◆ EXERCISE GOAL: Print the listing exactly as it stands, and skip any pictures in it.

BEGIN TASK INPUT

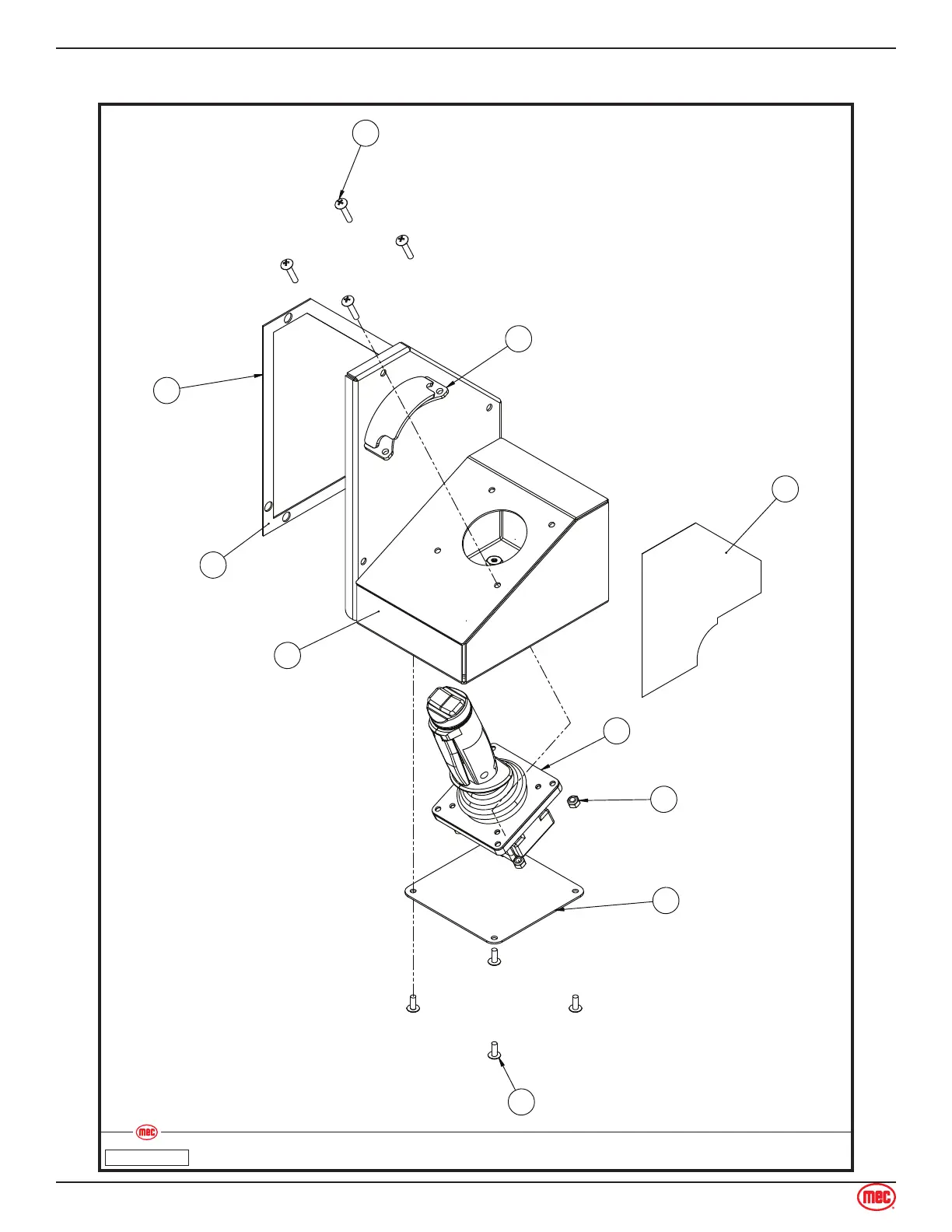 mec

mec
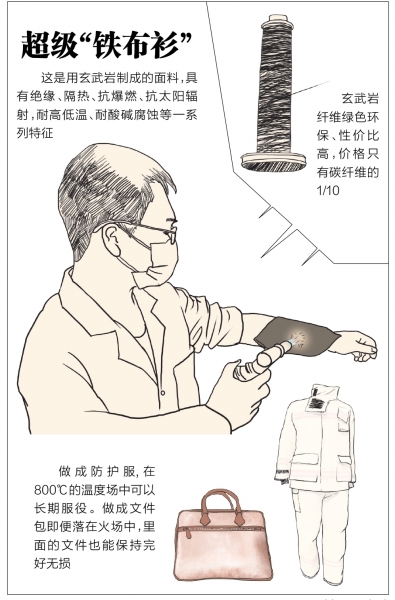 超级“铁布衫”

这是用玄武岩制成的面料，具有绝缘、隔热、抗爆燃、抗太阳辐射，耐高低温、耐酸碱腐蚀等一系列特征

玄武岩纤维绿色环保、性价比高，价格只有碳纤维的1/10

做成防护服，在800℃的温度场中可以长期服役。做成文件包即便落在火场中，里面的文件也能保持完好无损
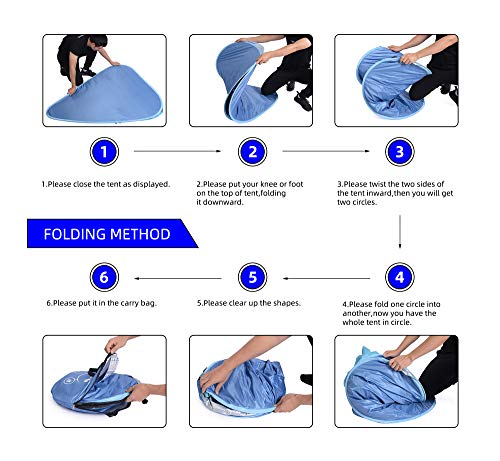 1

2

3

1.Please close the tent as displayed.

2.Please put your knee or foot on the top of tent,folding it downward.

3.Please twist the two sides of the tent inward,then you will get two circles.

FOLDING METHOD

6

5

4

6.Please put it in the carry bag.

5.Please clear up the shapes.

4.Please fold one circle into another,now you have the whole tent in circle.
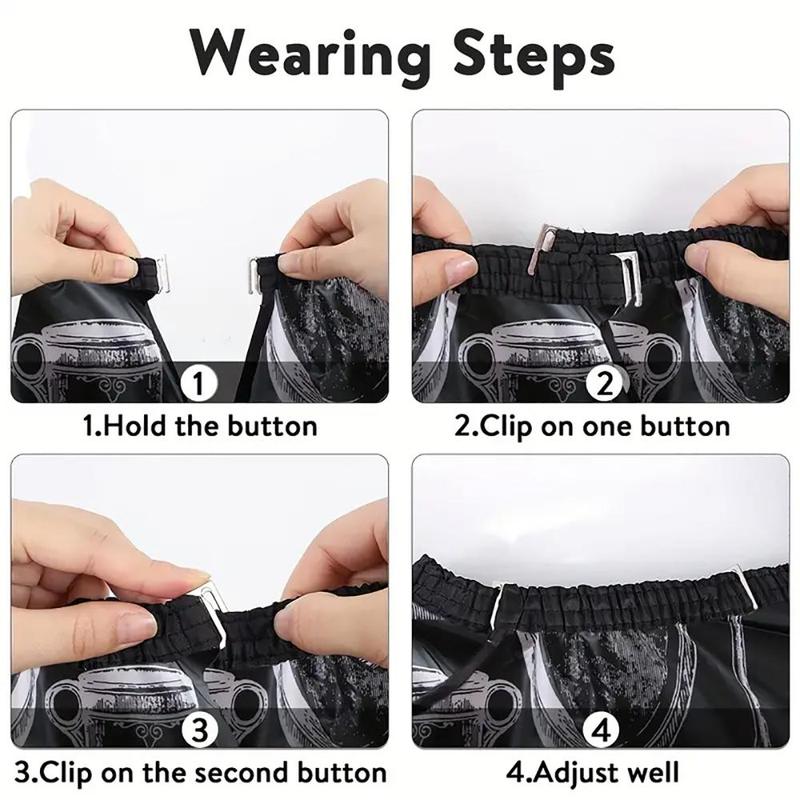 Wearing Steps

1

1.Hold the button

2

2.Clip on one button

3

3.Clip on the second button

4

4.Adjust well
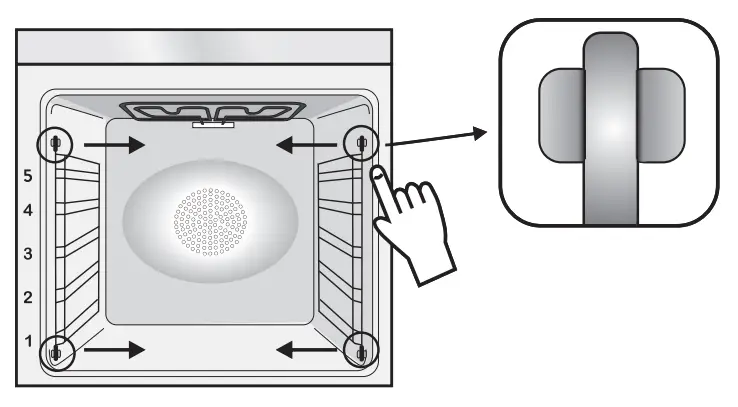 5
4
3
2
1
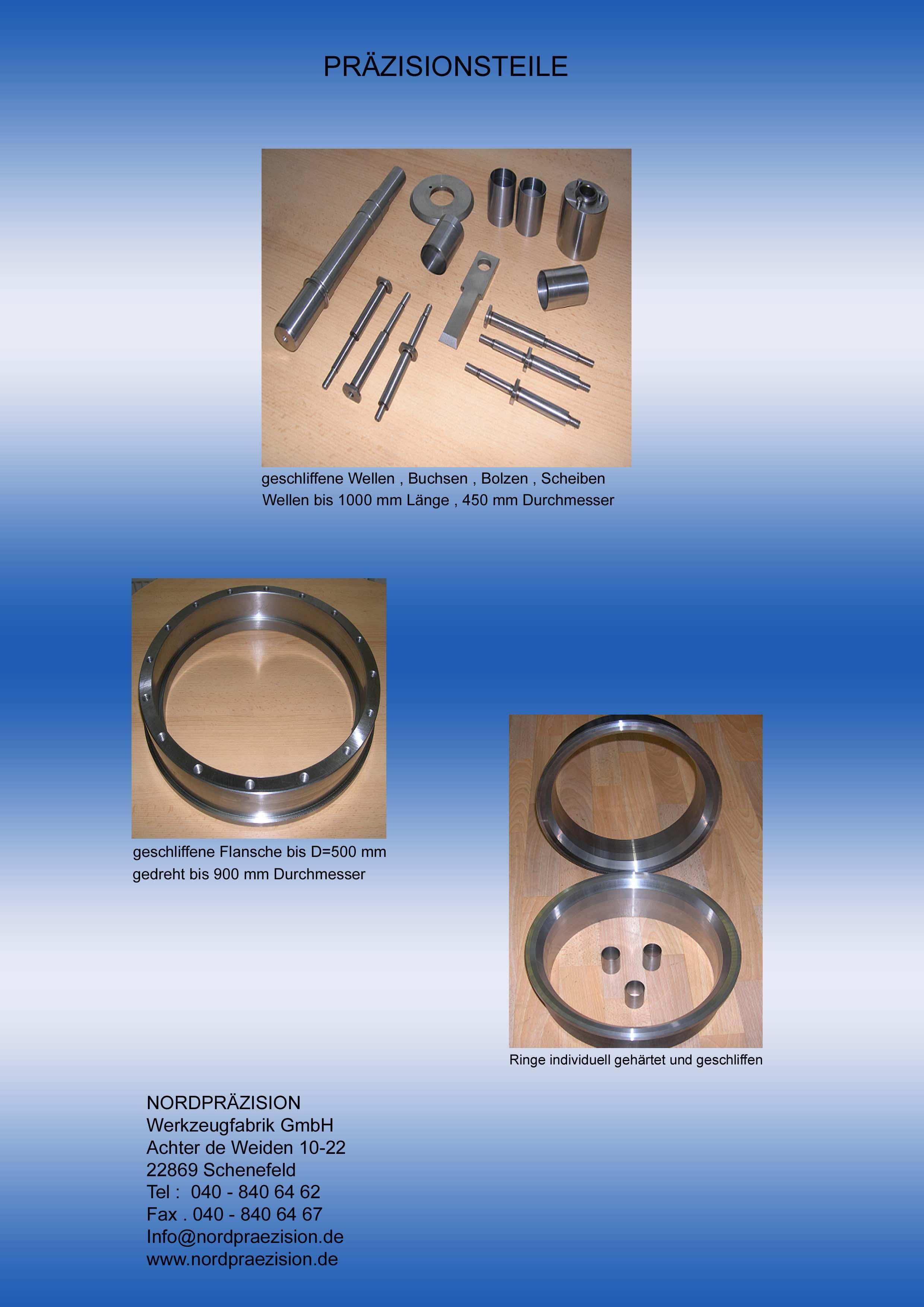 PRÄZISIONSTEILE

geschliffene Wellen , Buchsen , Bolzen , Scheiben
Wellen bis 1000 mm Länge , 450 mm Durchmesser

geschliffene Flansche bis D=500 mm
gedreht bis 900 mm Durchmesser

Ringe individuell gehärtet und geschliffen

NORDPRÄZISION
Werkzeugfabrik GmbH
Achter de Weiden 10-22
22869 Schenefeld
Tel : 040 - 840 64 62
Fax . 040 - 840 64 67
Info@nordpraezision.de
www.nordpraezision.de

END TASK INPUT

◆ EXERCISE RESULT:
 mec

mec
 超级“铁布衫”

这是用玄武岩制成的面料，具有绝缘、隔热、抗爆燃、抗太阳辐射，耐高低温、耐酸碱腐蚀等一系列特征

玄武岩纤维绿色环保、性价比高，价格只有碳纤维的1/10

做成防护服，在800℃的温度场中可以长期服役。做成文件包即便落在火场中，里面的文件也能保持完好无损
 1

2

3

1.Please close the tent as displayed.

2.Please put your knee or foot on the top of tent,folding it downward.

3.Please twist the two sides of the tent inward,then you will get two circles.

FOLDING METHOD

6

5

4

6.Please put it in the carry bag.

5.Please clear up the shapes.

4.Please fold one circle into another,now you have the whole tent in circle.
 Wearing Steps

1

1.Hold the button

2

2.Clip on one button

3

3.Clip on the second button

4

4.Adjust well
 5
4
3
2
1
 PRÄZISIONSTEILE

geschliffene Wellen , Buchsen , Bolzen , Scheiben
Wellen bis 1000 mm Länge , 450 mm Durchmesser

geschliffene Flansche bis D=500 mm
gedreht bis 900 mm Durchmesser

Ringe individuell gehärtet und geschliffen

NORDPRÄZISION
Werkzeugfabrik GmbH
Achter de Weiden 10-22
22869 Schenefeld
Tel : 040 - 840 64 62
Fax . 040 - 840 64 67
Info@nordpraezision.de
www.nordpraezision.de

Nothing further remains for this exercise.